それどころか、俺と朝美の間でもあのキスはなかったことになっている。朝美には彼氏がいるし、そうでなくても朝美と付き合うなんて考えられない。いや、考えたくない。あれは、あの場のノリだったのだとお互い自分を納得させた。
「どうって、ただの幼馴染み」
お前もそうだよな、野田。心の中で問いかけたが、野田は言った。
「……俺は、朝美が好きや。ずっと。好きやった」
「……ふぅん」
「それだけかや」
「いいんじゃね? でもあいつ彼氏いるじゃん」
「うん、でも好きなんよ」
俺が告白されたのかと気持ち悪い勘違いをしてしまうほど、野田は真っ直ぐそう言い切った。
「あいつ、可愛いやろ」
「わかんねーよ」
「そうか。じゃあお前は朝美のこと好きやないんやな」
「まぁ、お前と同じようには好きじゃない」
「良かった」
野田は笑った。相当勇気を出してこれを言ったのだろうということが、その笑顔で分かった。
俺が恋のライバルになるとでも思っていたのだろうか。そうだとすれば、こいつは小学生の頃から今まで俺の何を見てきたのだろう。俺という人間をまるで解ってない。

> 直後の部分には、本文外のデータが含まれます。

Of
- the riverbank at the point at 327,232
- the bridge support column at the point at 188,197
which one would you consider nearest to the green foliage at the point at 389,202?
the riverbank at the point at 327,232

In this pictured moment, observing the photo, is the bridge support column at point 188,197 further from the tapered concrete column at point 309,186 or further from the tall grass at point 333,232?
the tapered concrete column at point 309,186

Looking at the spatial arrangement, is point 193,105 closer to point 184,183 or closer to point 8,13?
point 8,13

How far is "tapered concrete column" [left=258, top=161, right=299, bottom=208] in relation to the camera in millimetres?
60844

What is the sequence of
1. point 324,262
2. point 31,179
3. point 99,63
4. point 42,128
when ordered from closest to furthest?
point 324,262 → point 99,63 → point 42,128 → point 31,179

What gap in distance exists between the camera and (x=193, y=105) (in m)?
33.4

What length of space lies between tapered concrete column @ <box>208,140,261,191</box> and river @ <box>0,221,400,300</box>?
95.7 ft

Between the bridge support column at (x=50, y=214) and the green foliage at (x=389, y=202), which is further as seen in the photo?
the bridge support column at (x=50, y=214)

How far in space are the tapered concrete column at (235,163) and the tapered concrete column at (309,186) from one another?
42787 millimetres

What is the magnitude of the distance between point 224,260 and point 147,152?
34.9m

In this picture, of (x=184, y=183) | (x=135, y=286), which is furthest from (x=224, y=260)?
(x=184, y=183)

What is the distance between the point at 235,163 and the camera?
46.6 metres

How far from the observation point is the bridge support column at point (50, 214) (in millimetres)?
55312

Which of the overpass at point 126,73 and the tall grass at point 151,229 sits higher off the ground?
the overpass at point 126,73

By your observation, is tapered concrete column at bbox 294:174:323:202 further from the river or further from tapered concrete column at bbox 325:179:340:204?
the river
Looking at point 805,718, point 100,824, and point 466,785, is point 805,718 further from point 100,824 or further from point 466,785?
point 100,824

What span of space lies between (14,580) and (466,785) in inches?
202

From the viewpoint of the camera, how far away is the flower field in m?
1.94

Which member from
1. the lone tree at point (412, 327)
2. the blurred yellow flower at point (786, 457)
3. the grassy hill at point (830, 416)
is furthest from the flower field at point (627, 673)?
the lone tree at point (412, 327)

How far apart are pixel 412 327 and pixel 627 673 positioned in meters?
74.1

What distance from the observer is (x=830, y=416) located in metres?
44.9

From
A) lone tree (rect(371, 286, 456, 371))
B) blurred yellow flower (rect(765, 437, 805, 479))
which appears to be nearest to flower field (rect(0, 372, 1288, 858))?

だが、それは俺も同じだった。野田の朝美への想いに気付けなかったのだ。
「……何だよ、もっと早く言ってくれたら良かったのに」
「何で?」
「別に」
そしたら、朝美にキスなんかしなかった。と、思う。
俺は奇跡的に高校入試をクリアした。
死にものぐるいで勉強している間、何度も挫折しそうになった。周りからも無理だろうと言われていたが、俺は諦めなかった。
もちろん、野田と朝美は楽勝で合格。
俺の悪い仲間達は殆どが高校へは行かずに現場仕事や、とび職についた。
俺はピアスの穴を閉じ、喧嘩を辞めた。
卒業式では後輩から沢山の花束を貰い、写真を沢山撮った。
そして、俺の学ランのボタンは全て同級生や後輩の女に取られた。少しやんちゃなくらいがモテるのだ。あんなにちやほやされたのは、今思い返してもあの時がピークだった。